§ EXERCISE OBJECTIVE
Your task is to print every entry below exactly as given.

§ RECORDS TO PROCESS
※

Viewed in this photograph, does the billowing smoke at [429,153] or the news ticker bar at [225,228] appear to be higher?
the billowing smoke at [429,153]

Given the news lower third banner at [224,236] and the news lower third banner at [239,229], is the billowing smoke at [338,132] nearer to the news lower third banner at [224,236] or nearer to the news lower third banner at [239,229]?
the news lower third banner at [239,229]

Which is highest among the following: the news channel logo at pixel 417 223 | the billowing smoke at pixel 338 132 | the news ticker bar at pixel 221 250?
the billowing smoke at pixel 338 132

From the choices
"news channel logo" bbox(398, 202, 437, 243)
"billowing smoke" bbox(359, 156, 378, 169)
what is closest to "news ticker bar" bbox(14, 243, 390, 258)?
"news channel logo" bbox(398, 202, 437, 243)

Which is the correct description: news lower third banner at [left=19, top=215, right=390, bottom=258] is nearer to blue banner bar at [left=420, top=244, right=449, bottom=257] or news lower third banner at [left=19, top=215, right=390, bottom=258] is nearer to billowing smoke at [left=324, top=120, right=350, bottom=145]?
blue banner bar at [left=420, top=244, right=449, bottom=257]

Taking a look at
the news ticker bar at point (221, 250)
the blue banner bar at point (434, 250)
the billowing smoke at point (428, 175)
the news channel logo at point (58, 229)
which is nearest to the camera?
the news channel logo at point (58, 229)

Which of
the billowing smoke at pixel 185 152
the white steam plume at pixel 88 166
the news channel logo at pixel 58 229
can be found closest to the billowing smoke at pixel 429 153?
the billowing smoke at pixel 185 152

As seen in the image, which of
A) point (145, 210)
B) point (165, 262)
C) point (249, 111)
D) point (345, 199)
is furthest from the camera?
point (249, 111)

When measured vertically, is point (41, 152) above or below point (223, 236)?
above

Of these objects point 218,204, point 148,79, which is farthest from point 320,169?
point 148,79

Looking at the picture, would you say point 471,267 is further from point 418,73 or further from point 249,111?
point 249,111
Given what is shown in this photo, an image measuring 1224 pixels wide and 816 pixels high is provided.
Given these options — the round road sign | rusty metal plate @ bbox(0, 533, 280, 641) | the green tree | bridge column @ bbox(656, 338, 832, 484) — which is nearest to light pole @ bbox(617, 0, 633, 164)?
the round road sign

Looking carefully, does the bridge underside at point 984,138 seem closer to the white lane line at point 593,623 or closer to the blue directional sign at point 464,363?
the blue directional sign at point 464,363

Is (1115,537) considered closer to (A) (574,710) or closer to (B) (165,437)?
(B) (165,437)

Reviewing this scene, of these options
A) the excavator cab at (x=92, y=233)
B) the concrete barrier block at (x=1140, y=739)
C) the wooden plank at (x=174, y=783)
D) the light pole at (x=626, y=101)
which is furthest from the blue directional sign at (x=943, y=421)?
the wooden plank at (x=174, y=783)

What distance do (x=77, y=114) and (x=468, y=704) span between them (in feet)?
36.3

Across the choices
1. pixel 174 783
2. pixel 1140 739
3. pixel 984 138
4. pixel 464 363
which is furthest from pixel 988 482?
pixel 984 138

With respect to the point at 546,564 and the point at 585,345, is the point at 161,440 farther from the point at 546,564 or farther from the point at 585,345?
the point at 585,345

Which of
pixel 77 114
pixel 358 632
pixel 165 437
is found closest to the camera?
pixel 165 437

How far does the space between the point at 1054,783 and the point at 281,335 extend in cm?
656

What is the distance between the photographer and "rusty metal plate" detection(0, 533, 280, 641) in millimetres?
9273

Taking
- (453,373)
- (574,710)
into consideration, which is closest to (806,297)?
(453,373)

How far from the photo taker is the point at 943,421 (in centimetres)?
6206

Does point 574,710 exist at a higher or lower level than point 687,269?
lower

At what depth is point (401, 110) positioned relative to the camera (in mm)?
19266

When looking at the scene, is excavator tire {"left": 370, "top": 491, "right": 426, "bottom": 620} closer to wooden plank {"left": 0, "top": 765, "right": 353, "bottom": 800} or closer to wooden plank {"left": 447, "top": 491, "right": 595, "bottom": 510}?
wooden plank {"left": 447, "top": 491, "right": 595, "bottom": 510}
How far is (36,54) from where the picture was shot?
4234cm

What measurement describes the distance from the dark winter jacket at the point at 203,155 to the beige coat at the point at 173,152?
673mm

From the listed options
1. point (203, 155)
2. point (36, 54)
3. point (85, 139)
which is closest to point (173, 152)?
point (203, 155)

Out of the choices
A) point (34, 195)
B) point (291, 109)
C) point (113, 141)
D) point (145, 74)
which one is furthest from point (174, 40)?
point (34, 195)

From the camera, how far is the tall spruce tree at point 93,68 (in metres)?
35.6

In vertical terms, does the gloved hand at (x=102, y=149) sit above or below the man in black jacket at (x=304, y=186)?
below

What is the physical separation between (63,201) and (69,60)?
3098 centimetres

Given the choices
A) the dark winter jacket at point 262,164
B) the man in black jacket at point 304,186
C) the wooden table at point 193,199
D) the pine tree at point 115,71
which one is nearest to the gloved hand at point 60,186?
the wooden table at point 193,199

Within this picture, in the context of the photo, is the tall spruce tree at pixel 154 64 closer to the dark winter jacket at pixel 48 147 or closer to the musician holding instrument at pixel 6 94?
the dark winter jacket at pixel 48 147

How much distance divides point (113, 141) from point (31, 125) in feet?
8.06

※

§ SOLUTION FOR THIS PROBLEM
Viewed in this photograph, does the billowing smoke at [429,153] or the news ticker bar at [225,228] appear to be higher?
the billowing smoke at [429,153]

Given the news lower third banner at [224,236] and the news lower third banner at [239,229], is the billowing smoke at [338,132] nearer to the news lower third banner at [224,236] or nearer to the news lower third banner at [239,229]?
the news lower third banner at [239,229]

Which is highest among the following: the news channel logo at pixel 417 223 | the billowing smoke at pixel 338 132 | the news ticker bar at pixel 221 250?
the billowing smoke at pixel 338 132

From the choices
"news channel logo" bbox(398, 202, 437, 243)
"billowing smoke" bbox(359, 156, 378, 169)
what is closest to "news ticker bar" bbox(14, 243, 390, 258)?
"news channel logo" bbox(398, 202, 437, 243)

Which is the correct description: news lower third banner at [left=19, top=215, right=390, bottom=258] is nearer to blue banner bar at [left=420, top=244, right=449, bottom=257] or news lower third banner at [left=19, top=215, right=390, bottom=258] is nearer to billowing smoke at [left=324, top=120, right=350, bottom=145]?
blue banner bar at [left=420, top=244, right=449, bottom=257]

Taking a look at
the news ticker bar at point (221, 250)
the blue banner bar at point (434, 250)
the billowing smoke at point (428, 175)
the news channel logo at point (58, 229)
which is nearest to the camera?
the news channel logo at point (58, 229)

Which of
the billowing smoke at pixel 185 152
the white steam plume at pixel 88 166
the news channel logo at pixel 58 229
can be found closest to the billowing smoke at pixel 429 153?
the billowing smoke at pixel 185 152

As seen in the image, which of
A) point (145, 210)
B) point (165, 262)
C) point (249, 111)
D) point (345, 199)
is furthest from the camera?
point (249, 111)

When measured vertically, is point (41, 152) above or below point (223, 236)?
above

Of these objects point 218,204, point 148,79, which is farthest from point 320,169?
point 148,79

Looking at the picture, would you say point 471,267 is further from point 418,73 or further from point 249,111?
point 249,111
Given what is shown in this photo, an image measuring 1224 pixels wide and 816 pixels high is provided.
Given these options — the round road sign | rusty metal plate @ bbox(0, 533, 280, 641) | the green tree | bridge column @ bbox(656, 338, 832, 484) — which is nearest to light pole @ bbox(617, 0, 633, 164)?
the round road sign

Looking carefully, does the bridge underside at point 984,138 seem closer to the white lane line at point 593,623 or closer to the blue directional sign at point 464,363?
the blue directional sign at point 464,363

Is (1115,537) considered closer to (A) (574,710) or closer to (B) (165,437)?
(B) (165,437)

Reviewing this scene, of these options
A) the excavator cab at (x=92, y=233)
B) the concrete barrier block at (x=1140, y=739)
C) the wooden plank at (x=174, y=783)
D) the light pole at (x=626, y=101)
which is furthest from the blue directional sign at (x=943, y=421)?
the wooden plank at (x=174, y=783)

What distance do (x=77, y=114) and (x=468, y=704) span between them (in feet)?
36.3

Across the choices
1. pixel 174 783
2. pixel 1140 739
3. pixel 984 138
4. pixel 464 363
which is furthest from pixel 988 482?
pixel 984 138

With respect to the point at 546,564 and the point at 585,345, is the point at 161,440 farther from the point at 546,564 or farther from the point at 585,345?
the point at 585,345

Which of
pixel 77 114
pixel 358 632
pixel 165 437
is found closest to the camera?
pixel 165 437

How far does the space between the point at 1054,783 and the point at 281,335 extend in cm?
656

What is the distance between the photographer and "rusty metal plate" detection(0, 533, 280, 641) in millimetres?
9273

Taking
- (453,373)
- (574,710)
into consideration, which is closest to (806,297)?
(453,373)

How far from the photo taker is the point at 943,421 (in centimetres)?
6206

Does point 574,710 exist at a higher or lower level than point 687,269?
lower

At what depth is point (401, 110) positioned relative to the camera (in mm)?
19266

When looking at the scene, is excavator tire {"left": 370, "top": 491, "right": 426, "bottom": 620} closer to wooden plank {"left": 0, "top": 765, "right": 353, "bottom": 800} or closer to wooden plank {"left": 447, "top": 491, "right": 595, "bottom": 510}?
wooden plank {"left": 447, "top": 491, "right": 595, "bottom": 510}
How far is (36,54) from where the picture was shot?
4234cm

What measurement describes the distance from the dark winter jacket at the point at 203,155 to the beige coat at the point at 173,152?
673mm

From the listed options
1. point (203, 155)
2. point (36, 54)
3. point (85, 139)
which is closest to point (173, 152)?
point (203, 155)

Out of the choices
A) point (34, 195)
B) point (291, 109)
C) point (113, 141)
D) point (145, 74)
which one is furthest from point (174, 40)?
point (34, 195)

From the camera, how far is the tall spruce tree at point 93,68 (in metres)?
35.6

In vertical terms, does the gloved hand at (x=102, y=149) sit above or below the man in black jacket at (x=304, y=186)?
below

What is the physical separation between (63,201) and (69,60)?
3098 centimetres

Given the choices
A) the dark winter jacket at point 262,164
B) the man in black jacket at point 304,186
C) the wooden table at point 193,199
D) the pine tree at point 115,71
which one is nearest to the gloved hand at point 60,186?
the wooden table at point 193,199

Within this picture, in the context of the photo, is the tall spruce tree at pixel 154 64 closer to the dark winter jacket at pixel 48 147 or closer to the musician holding instrument at pixel 6 94?
the dark winter jacket at pixel 48 147

How much distance divides point (113, 141) from point (31, 125) in feet?
8.06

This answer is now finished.